English poet and hymnist (1773–1862)

Harriet Auber (4 October 1773 — 20 January 1862) was an English poet and hymnist. She is best remembered for her collection The Spirit of the Psalms, published in 1829, and for her hymn "Our blest Redeemer, ere he breathed," a treatise on the Holy Spirit and his work.

==Early years==
Henriette ("Harriet") Auber was born in Spitalfields, London, on 4 October 1773. Her actual name was Henriette, but she was known as Harriet. She was the daughter of James Auber, of Hackney, a Church of England clergyman. The family was of French Protestant extraction, and probably of the same lineage as the musical composer Daniel Francois Esprit Auber.

==Career==
Auber lived in a quiet and secluded home, first at Broxbourne, and then at Hoddesdon, Hertfordshire, with her sisters. She occupied much of her time in poetic composition, most of which remained unpublished. She had a large circle of relatives and friends.
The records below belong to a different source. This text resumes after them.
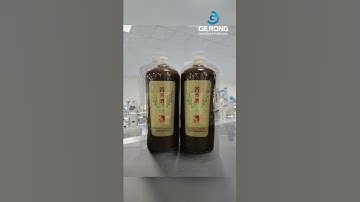 Semi automatic wine round bottle rolling lableing machine testing video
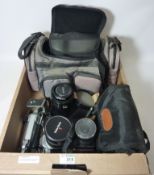 Canon AE-1 SLR camera with 24-48mm lens and 135mm lens, Nikon F50 with 35-80mm lens,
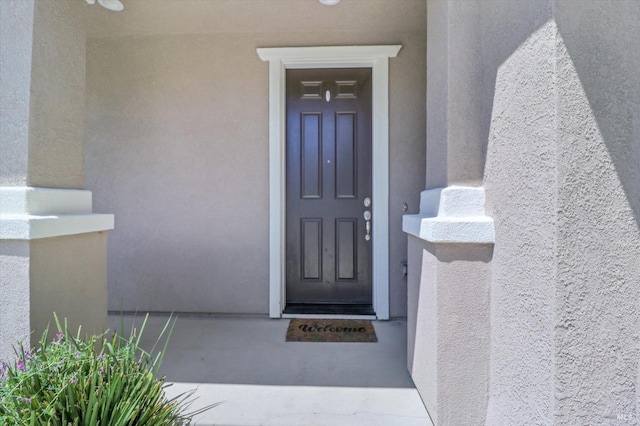 view of exterior entry with stucco siding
In 1829 The Spirit of the Psalms; or, a Compressed Version of Select Portions of the Psalms of David was published at London anonymously. Several of these Psalms were transferred to the Church Psalmody, Boston, 1831, and other collections, where they were credited to the Spirit of the Psalms. In 1834, Rev. Henry Francis Lyte's book appeared, also entitled The Spirit of the Psalms. Led simply by the title, and not aware that the two books were entirely different, or that there were two books of the same name, subsequent compilers credited these hymns to Rev. Lyte. However, the earlier work was the production of Auber, published when she was 56. It contains a few selections from well-known authors, to some of which the names are attached; the larger part of the pieces, however, were written by Auber.

==Later years==
During the latter years of her life, Auber lived with her valued friend, Miss Mary Jane McKenzie, the author of the tale "Private Life" as well as "Lectures on the Parables" and "Lectures on the Miracles". Auber died on 20 January 1862, at the age of 88, at her residence in Hoddesdon, Hertfordshire. She was buried there beside McKenzie, whom she had survived a few years.